- _TASK GOAL_: Copy each of the following records word for word, in the order given.

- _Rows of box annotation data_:
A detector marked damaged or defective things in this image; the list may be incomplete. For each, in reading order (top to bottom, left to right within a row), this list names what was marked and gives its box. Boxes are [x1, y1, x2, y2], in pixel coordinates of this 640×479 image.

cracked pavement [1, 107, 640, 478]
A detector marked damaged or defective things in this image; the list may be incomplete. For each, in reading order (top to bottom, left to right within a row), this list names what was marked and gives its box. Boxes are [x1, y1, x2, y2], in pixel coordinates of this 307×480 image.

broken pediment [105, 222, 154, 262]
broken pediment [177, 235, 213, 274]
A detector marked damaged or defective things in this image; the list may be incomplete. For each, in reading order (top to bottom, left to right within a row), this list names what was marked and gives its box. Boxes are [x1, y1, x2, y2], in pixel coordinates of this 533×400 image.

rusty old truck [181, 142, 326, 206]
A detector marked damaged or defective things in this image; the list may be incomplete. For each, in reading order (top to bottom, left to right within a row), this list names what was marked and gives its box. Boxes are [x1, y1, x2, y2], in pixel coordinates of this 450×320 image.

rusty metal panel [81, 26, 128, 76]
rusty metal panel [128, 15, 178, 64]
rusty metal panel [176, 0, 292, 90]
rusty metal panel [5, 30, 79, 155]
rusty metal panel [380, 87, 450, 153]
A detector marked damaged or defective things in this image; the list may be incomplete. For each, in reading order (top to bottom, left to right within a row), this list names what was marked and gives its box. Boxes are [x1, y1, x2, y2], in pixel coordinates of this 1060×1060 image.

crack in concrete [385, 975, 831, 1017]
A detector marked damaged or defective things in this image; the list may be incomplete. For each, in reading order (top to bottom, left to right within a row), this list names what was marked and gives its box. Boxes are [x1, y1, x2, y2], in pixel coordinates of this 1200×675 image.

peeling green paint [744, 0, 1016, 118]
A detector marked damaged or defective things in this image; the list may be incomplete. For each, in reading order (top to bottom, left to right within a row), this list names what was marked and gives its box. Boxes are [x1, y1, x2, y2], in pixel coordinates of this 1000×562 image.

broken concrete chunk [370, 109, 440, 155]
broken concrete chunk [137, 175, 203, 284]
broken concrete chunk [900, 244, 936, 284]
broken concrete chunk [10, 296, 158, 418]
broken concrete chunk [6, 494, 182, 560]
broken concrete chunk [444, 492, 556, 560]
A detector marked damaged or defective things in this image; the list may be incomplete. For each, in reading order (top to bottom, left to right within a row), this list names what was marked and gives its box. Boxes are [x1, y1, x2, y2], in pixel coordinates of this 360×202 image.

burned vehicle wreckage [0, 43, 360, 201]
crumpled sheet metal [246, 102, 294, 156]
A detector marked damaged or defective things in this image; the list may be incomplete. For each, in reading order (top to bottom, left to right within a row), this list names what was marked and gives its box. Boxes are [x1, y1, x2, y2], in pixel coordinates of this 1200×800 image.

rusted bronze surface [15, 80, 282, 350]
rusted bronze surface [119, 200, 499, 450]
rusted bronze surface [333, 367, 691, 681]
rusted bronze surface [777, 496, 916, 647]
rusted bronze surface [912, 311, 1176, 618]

- _SOLUTION_:
A detector marked damaged or defective things in this image; the list may be incomplete. For each, in reading order (top to bottom, left to right within a row), this list names what was marked and gives its box. Boxes are [x1, y1, x2, y2], in pixel coordinates of this 640×479 image.

cracked pavement [1, 107, 640, 478]
A detector marked damaged or defective things in this image; the list may be incomplete. For each, in reading order (top to bottom, left to right within a row), this list names what was marked and gives its box. Boxes are [x1, y1, x2, y2], in pixel coordinates of this 307×480 image.

broken pediment [105, 222, 154, 262]
broken pediment [177, 235, 213, 274]
A detector marked damaged or defective things in this image; the list may be incomplete. For each, in reading order (top to bottom, left to right within a row), this list names what was marked and gives its box. Boxes are [x1, y1, x2, y2], in pixel coordinates of this 533×400 image.

rusty old truck [181, 142, 326, 206]
A detector marked damaged or defective things in this image; the list may be incomplete. For each, in reading order (top to bottom, left to right within a row), this list names what was marked and gives its box. Boxes are [x1, y1, x2, y2], in pixel coordinates of this 450×320 image.

rusty metal panel [81, 26, 128, 76]
rusty metal panel [128, 15, 178, 64]
rusty metal panel [176, 0, 292, 90]
rusty metal panel [5, 30, 79, 155]
rusty metal panel [380, 87, 450, 153]
A detector marked damaged or defective things in this image; the list may be incomplete. For each, in reading order (top to bottom, left to right within a row), this list names what was marked and gives its box. Boxes are [x1, y1, x2, y2], in pixel coordinates of this 1060×1060 image.

crack in concrete [385, 975, 831, 1017]
A detector marked damaged or defective things in this image; the list may be incomplete. For each, in reading order (top to bottom, left to right within a row), this list names what was marked and gives its box. Boxes are [x1, y1, x2, y2], in pixel coordinates of this 1200×675 image.

peeling green paint [744, 0, 1016, 118]
A detector marked damaged or defective things in this image; the list may be incomplete. For each, in reading order (top to bottom, left to right within a row), this list names what was marked and gives its box. Boxes are [x1, y1, x2, y2], in pixel coordinates of this 1000×562 image.

broken concrete chunk [370, 109, 440, 155]
broken concrete chunk [137, 175, 203, 284]
broken concrete chunk [900, 244, 936, 284]
broken concrete chunk [10, 296, 158, 418]
broken concrete chunk [6, 494, 182, 560]
broken concrete chunk [444, 492, 556, 560]
A detector marked damaged or defective things in this image; the list may be incomplete. For each, in reading order (top to bottom, left to right within a row), this list names what was marked and gives its box. Boxes are [x1, y1, x2, y2], in pixel coordinates of this 360×202 image.

burned vehicle wreckage [0, 43, 360, 201]
crumpled sheet metal [246, 102, 294, 156]
A detector marked damaged or defective things in this image; the list may be incomplete. For each, in reading order (top to bottom, left to right within a row), this list names what was marked and gives its box. Boxes are [x1, y1, x2, y2], in pixel coordinates of this 1200×800 image.

rusted bronze surface [15, 80, 282, 350]
rusted bronze surface [119, 200, 499, 450]
rusted bronze surface [333, 367, 691, 681]
rusted bronze surface [777, 496, 916, 647]
rusted bronze surface [912, 311, 1176, 618]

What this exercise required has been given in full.